We had two more activity rotations on Friday morning, with a brief period of free time between breakfast and activities. Some of the boys used that free time to shoot off a fire extinguisher in one of their cabins, which the adults discovered before lunch. The counselors were really upset, not just that it had happened, but also that it could prejudice the administration against repeating the retreat next year.

The boys from the cabin where the incident had occurred had clean-up duty after lunch, and they were all worried that they'd be punished collectively for what had happened. They all said that they weren't involved, and then one kid came forward and said, "I did it." I was really proud of him -- it took guts to confess in front of his friends.

He wasn't the instigator; two boys from another cabin came in and were spraying the fire extinguisher and he walked in on them. They coerced him into spraying the extinguisher himself, probably so he wouldn't turn them in, although that sort of thinking may be too subtle for this age group. Anyhow, it put a blot on the end of what was otherwise a good trip.

We got the kids and their stuff up to the staging area for the busses around noon. By this point, we were down to eight faculty members because some had driven their own cars up and had already started back and some had gotten on the school's minibus with the JV volleyball players who had had to get back a little early so they could go play in an out-of-state tournament.

No busses.

They started calling the bus company and the school, and the bus company had messed up. They had scheduled busses for Saturday instead of Friday. So here we were, two hours from Atlanta, with two hundred kids and no transportation.

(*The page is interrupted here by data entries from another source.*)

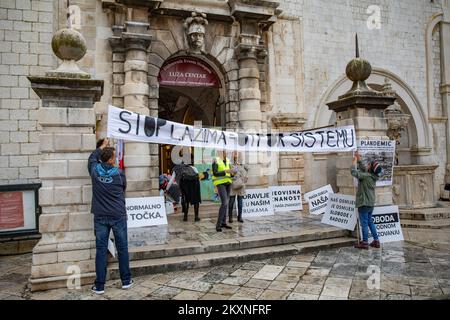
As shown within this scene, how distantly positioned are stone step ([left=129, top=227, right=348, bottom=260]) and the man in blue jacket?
2.83ft

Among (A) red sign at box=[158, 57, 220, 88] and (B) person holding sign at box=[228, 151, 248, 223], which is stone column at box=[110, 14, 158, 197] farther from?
(B) person holding sign at box=[228, 151, 248, 223]

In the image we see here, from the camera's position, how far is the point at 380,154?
7.12 meters

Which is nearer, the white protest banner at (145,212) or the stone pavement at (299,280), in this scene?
the stone pavement at (299,280)

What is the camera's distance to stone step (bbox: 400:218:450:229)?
8.84 meters

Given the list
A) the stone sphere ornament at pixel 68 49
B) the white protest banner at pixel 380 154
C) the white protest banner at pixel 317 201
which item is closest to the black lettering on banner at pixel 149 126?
the stone sphere ornament at pixel 68 49

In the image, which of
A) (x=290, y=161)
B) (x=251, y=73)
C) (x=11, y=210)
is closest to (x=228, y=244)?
(x=11, y=210)

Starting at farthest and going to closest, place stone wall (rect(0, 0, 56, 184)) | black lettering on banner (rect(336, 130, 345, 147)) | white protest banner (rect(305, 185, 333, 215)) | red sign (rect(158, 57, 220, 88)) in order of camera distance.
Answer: red sign (rect(158, 57, 220, 88)) < white protest banner (rect(305, 185, 333, 215)) < stone wall (rect(0, 0, 56, 184)) < black lettering on banner (rect(336, 130, 345, 147))

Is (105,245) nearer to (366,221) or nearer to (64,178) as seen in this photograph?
A: (64,178)

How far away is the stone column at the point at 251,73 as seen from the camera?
10.1m

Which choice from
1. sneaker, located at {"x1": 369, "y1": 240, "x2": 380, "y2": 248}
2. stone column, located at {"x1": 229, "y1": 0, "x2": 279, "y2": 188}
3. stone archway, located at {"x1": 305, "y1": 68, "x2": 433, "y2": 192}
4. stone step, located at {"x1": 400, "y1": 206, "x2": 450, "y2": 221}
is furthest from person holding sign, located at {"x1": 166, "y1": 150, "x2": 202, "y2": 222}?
stone step, located at {"x1": 400, "y1": 206, "x2": 450, "y2": 221}

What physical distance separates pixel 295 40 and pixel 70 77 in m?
8.71

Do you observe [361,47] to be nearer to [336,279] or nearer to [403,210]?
[403,210]

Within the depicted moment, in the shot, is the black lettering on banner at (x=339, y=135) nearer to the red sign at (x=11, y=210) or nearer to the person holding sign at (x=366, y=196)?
the person holding sign at (x=366, y=196)

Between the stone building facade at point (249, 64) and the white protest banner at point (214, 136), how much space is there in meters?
3.53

We needed four busses, but we could only get two each from two different companies and they had two different arrival times. I stayed with the kids in the last half of the alphabet, who were going out on the second set of busses.

The first group left around 4. We didn't leave till after six. The kids were real troopers; they sat around and talked and joked and played and generally had a good time. It may have been serendipitous...after all, nothing builds unity like adversity!

So will I be going on the Second Annual Ninth Grade Retreat next September? You bet!